Riattivati i semafori ad Alcamo

Dopo anni sono stati riattivati i semafori ad Alcamo.

Se ne sentiva la mancanza e sopratutto c’era anche il mistero del perchè i semafori non venissero attivati. Qualche anno fa si spensero dopo un periodo dove funzionavano a singhiozzo.

Ora l’amministrazione Bonventre con l’assessore Simone ha riattivato i semafori. A quanto pare dunque rientrano in funzione all’angolo di Piano Santa Maria e Viale Europa dove gli ingorghi del traffico sono indecenti e indecorosi e dove solo chi ha la precedenza resta ferma mentre tutte le altre auto riuscivano a infilarsi senza regole, poi il semaforo di Via Amendola con il Corso VI Aprile, il semaforo della fine del Corso Vi Aprile con la via Pia Opera Pastore.

Ci sono anche i semafori al bivio per Gammara e la strada che prosegue per uscire dalla città lato Trapani con notevoli polemiche a suo tempo quando fu istituito e perchè salendo da mare esiste un divieto di svolta a sinistra che quasi nessuno rispetta.

Ora bisognerà vedere dopo una serie di tentativi falliti cosa succederà nel traffico alcamese letteralmente anarchico e impazzito con il fai da te senza regole.

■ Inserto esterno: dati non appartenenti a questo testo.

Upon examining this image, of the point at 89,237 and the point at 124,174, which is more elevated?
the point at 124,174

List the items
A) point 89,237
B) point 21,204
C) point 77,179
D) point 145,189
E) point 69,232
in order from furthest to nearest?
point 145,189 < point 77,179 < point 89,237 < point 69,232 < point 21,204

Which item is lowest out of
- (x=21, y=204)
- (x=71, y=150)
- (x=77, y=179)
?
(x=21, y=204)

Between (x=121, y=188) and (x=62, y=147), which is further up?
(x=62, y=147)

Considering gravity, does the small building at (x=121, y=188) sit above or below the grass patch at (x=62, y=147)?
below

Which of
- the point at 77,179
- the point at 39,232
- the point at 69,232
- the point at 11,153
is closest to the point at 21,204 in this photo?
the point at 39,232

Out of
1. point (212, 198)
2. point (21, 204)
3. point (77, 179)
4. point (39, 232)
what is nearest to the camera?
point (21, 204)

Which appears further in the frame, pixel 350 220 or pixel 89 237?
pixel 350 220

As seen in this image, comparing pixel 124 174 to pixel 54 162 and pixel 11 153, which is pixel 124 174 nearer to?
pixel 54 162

Un problema che ancora però nessun assessore ne sindaco è mai riuscito a risolvere è la situazione che si crea davanti le scuole elementari, medie e materne durante l’arrivo degli studenti e ragazzi e la loro uscita.

I genitori alcamesi che vanno a lasciare e prendere i figli a scuola letteralmente non si curano degli ingorghi mostruosi e blocchi alla circolazione che creano posteggiando in doppia e tripla fila, specialmente in ore di punta come quello di pranzo, senza pensare minimamente che qualcuno possa passare da quelle strade per motivi personali o anche magari per un’emergenza.

In passato le decisioni delle amministrazioni sul traffico erano state tutte fallimentari, ultima l’istituzione dell’isola pedonale poi contestata e abrogata fino a nuovo ordine e l’immissione del cordolo spartitraffico nel Corso, messo, poi tolto sena tante spiegazioni.

Non parliamo poi delle bici elettriche scomparse dal centro storico e dei bus che non esistono.

Ma l’assessorato all’Urbanistica e alla Viabilità, insieme alle varie proposte del Mobility Manager sul traffico, stanno studiando soluzioni per una migliore qualità della vita, traffico e spostamenti dei cittadini e delle auto compresi.